All you need to start off life in the big wide world, eh?

If you're under 20 and you're just about to enter the university portals for the first time or if you're a parent and you're worried sick about how your son or daughter is going to cope financially in their first year, then there are a couple of things you should know – if you don't know them already.

Student debt is a big problem! According to the National Union of Students, graduates leave university with average debts of £10,000 and it's not uncommon for students to have as much as £15,000 or debt In fact, if you log on to their website, the first thing you see is an article dealing with debt problems.

When I left university in around 1994 my tuition fees had been paid for me, I'd had a maintenance grant (which included a bit extra because I was 'older') and I'd been able to borrow a series of cheap student loans from the Government.
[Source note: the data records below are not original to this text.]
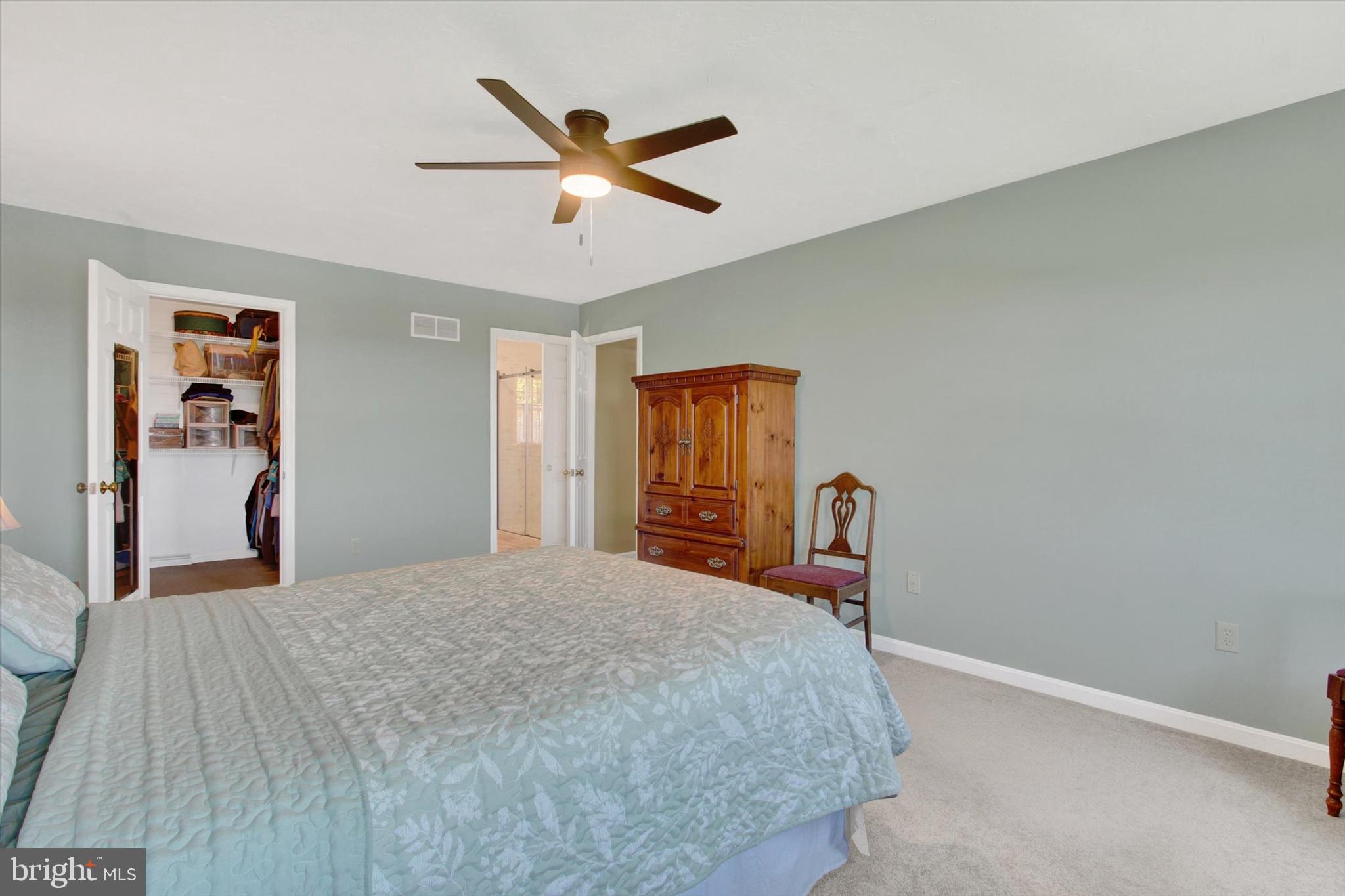 2474 Meeting House Road Spring Grove, PA 17362 - Photo 22 of 51 a bedroom with a bed and a dresser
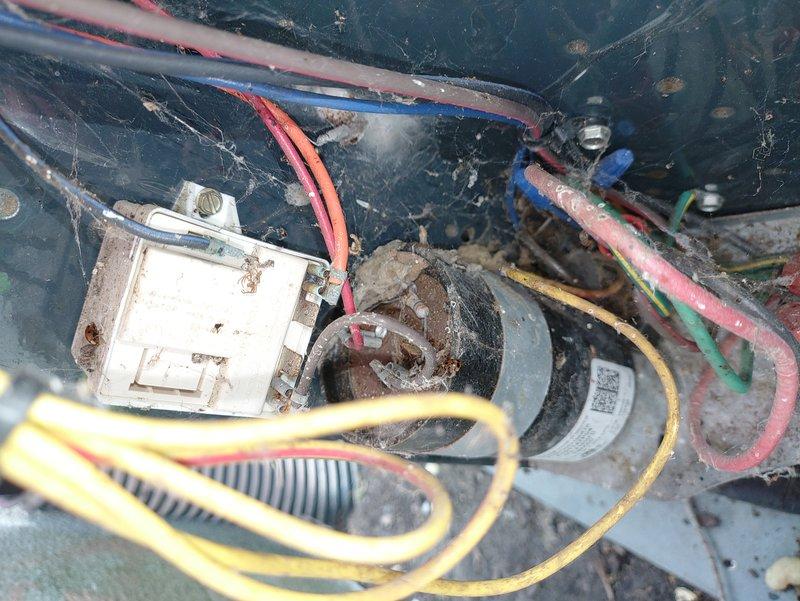 # HVAC Maintenance - Cooling

Completed preventive maintenance on 14-year-old air conditioning system. Upon inspection, found significant dust accumulation, cobwebs, and debris throughout electrical compartment and capacitor housing. Electrical connections showed signs of aging with minor wire insulation deterioration and disorganized wiring routing. White deposits and potential corrosion observed on terminal blocks and brass fittings. Cleaned all electrical components, removed debris from compartment, and inspected capacitor functionality. Verified all wire connections were secure at terminal points. System tested and confirmed operational following maintenance procedures.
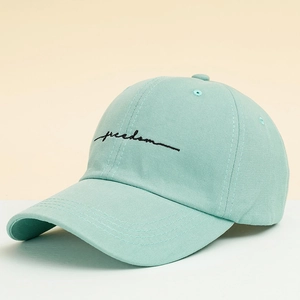 Detail of mint green cotton baseball cap featuring black freedom cursive embroidery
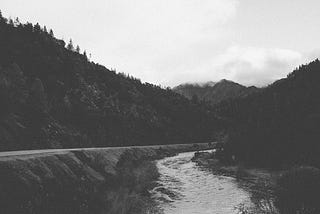 Black and white photo of a cloudy landscape. It follows a road, with trees on one side and rocks and a river on the other. There might be a mountain in the distance under the clouds.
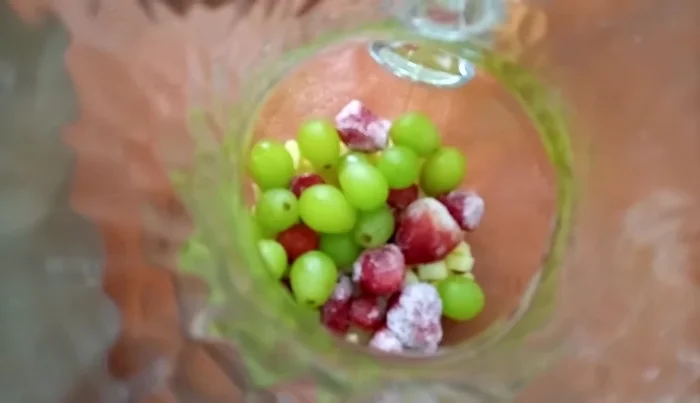 Add the red wine to the pitcher.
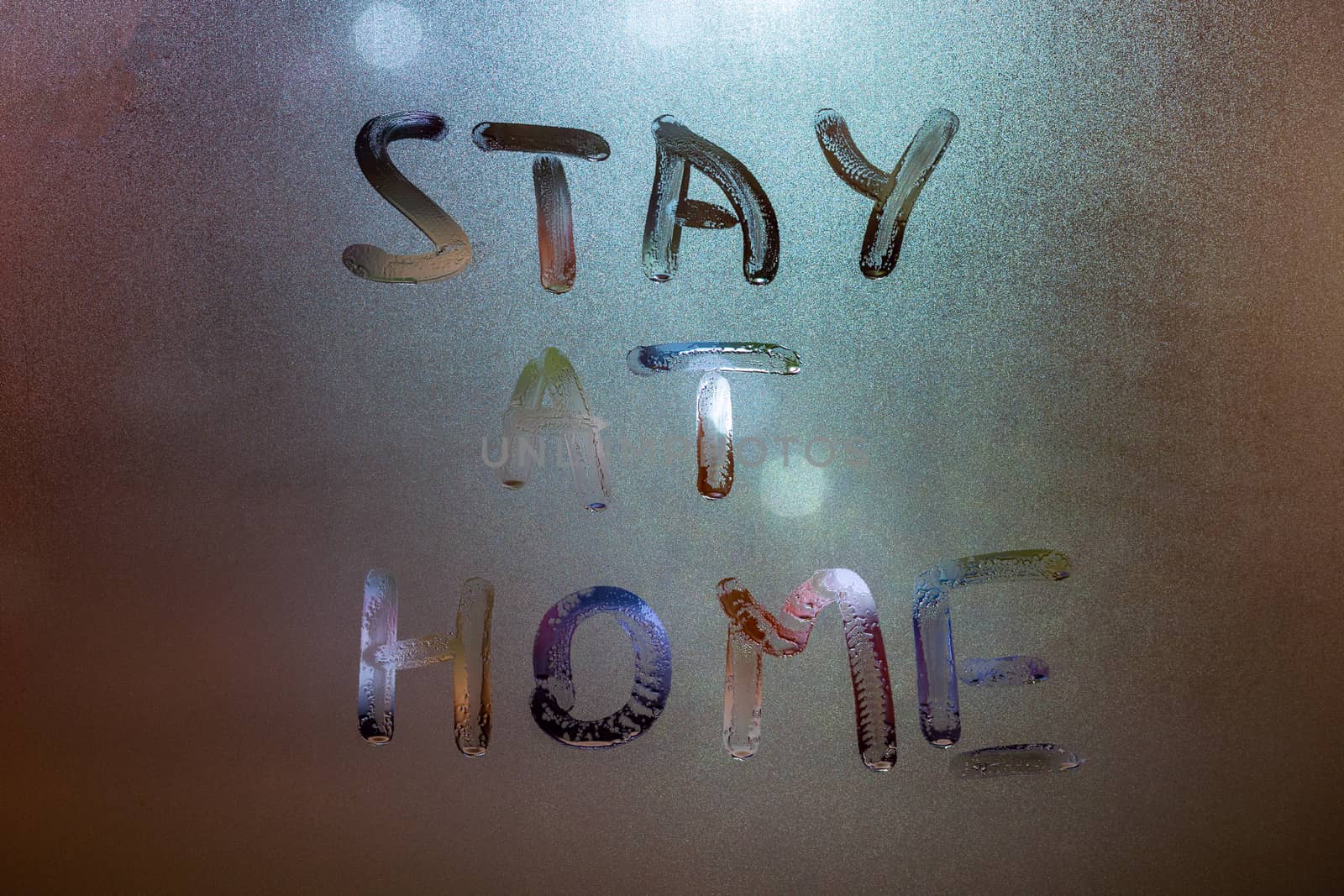 the words stay at home handwritten on wet window glass at night - close-up full frame picture with selective focus and background blur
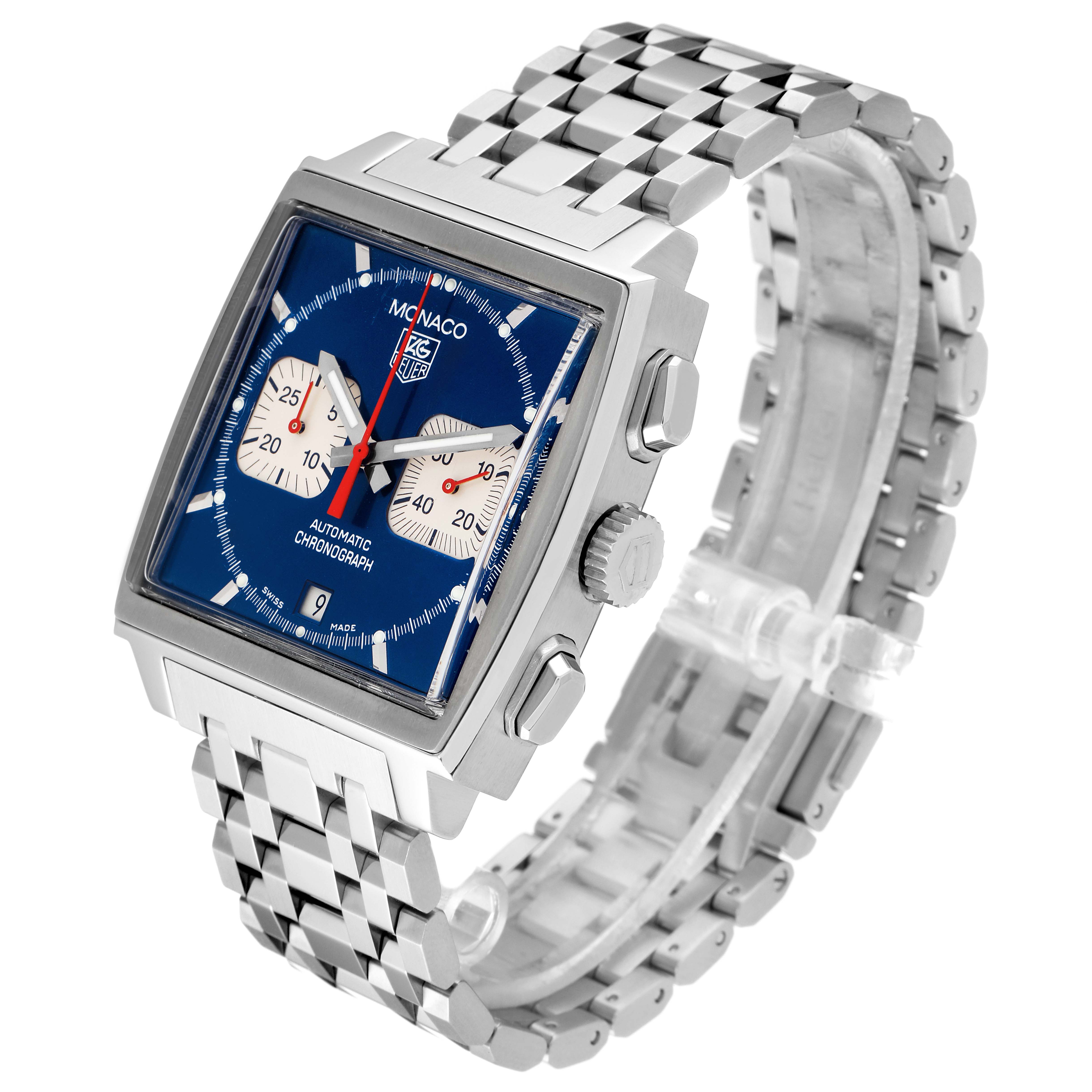 The image shows a Tag Heuer Monaco CW2113.BA0780 Men's Stainless Steel Blue Dial CW2113.BA0780 Men's Stainless Steel Blue Dial watch at an angled view, highlighting its face, side buttons, crown, and metal bracelet.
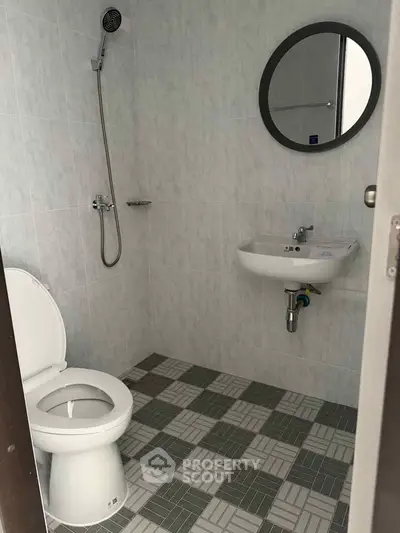 Compact bathroom with shower, toilet, and sink in a tiled setting.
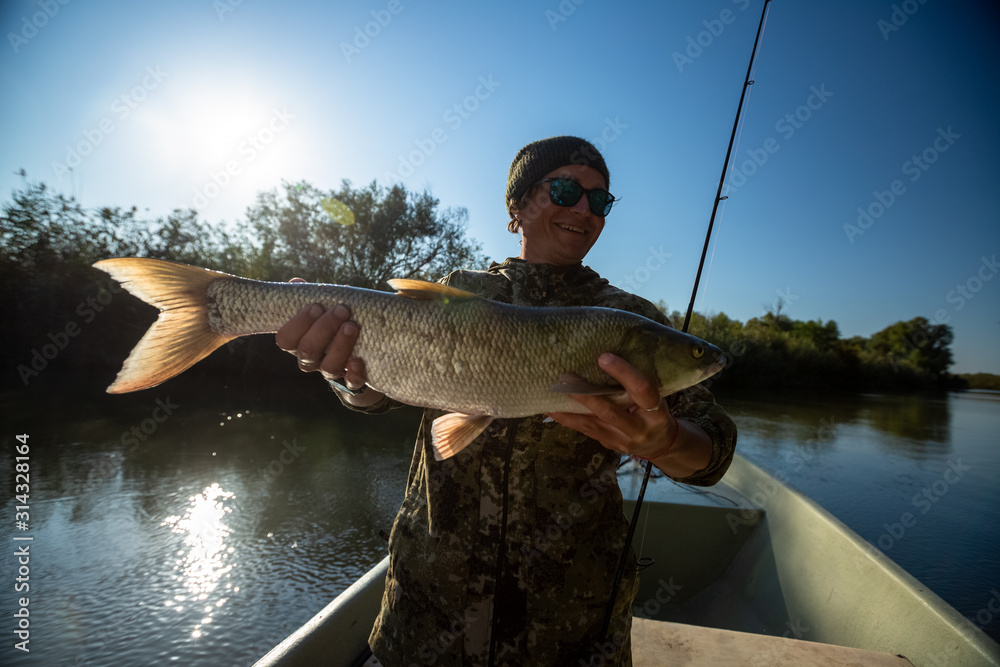Happy fisherman holds the Asp fish and smiles Happy fisherman holds the Asp fish and smiles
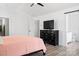 Bright bedroom with black dresser, wood floors and adjacent bathroom at 320 Allspice Rd, Fort Mill, SC 29708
I think it was in the region of £700 in the first year, £800 in the second and £900 in the third year. When I left I didn't have to start paying it back until I was earning something like £14,000 a year. That salary 'pay-back' figure increased every year and this system continues to this day for students who took out a loan before 1998. (I've got a friend who's only just had to start paying his back after nearly 10 years now that his salary has reached £22,000 or thereabouts).

The interest rate for a Government student loan was and is a pittance – it's essentially set at the inflation rate, currently 1.3% which is hardly something to worry about. But the amount you can borrow is now very much higher and the salary scale at which you have to start paying back is very much lower. Once you start earning £10,000 a year after graduating, you have to start paying the loan back with repayments calculated at 9% of any income over the £10,000 threshold.

It's not surprising that students leave with so many debts. In England and Wales, the maximum amount of loan that you can borrow in 2002/03 is:

  • £3,905 for students living away from home
  • £4,815 for students in London and living away from home
  • £3,090 for students living at home

Out of that you may have to pay tuition fees of up to £1,100 a year. You're supposed to live on the rest.

Of course, what most students do is supplement their income by borrowing from the bank. There are all sorts of exciting offers for students at the moment – not least because if a bank can grab you as a customer in your late teens or early 20s, the evidence is that you're more likely to get divorced at some point than to ever change your bank. No wonder they like to offer plenty of freebies to entice you to open an account.

For example, NatWest is offering first year students the chance to open a student account and they'll hand over £40 in cash or what they call a Student Starter Kit which includes a toaster, a kettle and a radio alarm clock. They also get a £10 voucher to spend at Amazon if they open an account before next Friday not to mention an instant interest-free overdraft of £1,250 and a credit card. Sounds good, eh?

A further trap students can fall into is that they can also get special rate personal loans from banks which tend to have lower interest rates that you or I might have to pay. These often get converted into a graduate loan when they leave university with the proviso that they have to pay it back within a certain period of time. Some banks also offer a free overdraft facility for both students and graduates for a stated period of time but there's no doubt that the chickens come home to roost eventually.

The essential questions any students should ask themselves before opening a student account are:

  • How much overdraft facility will you really need?
  • What cash machines can you use and do they charge?
  • Can you bank online or over the telephone for convenience?
  • Do they offer a graduate package?

For the most part any freebies are irrelevant – if you're unlikely to switch banks in your first few years with a bank account, you want one that offers a good long-term deal, particularly when it comes to a graduate package. And a debit card should be more than enough. I don't want to sound like your mother – but save getting a credit card until you've had some practice with managing all this money. Remember, you've only borrowed it and that you'll have to pay it back at some point!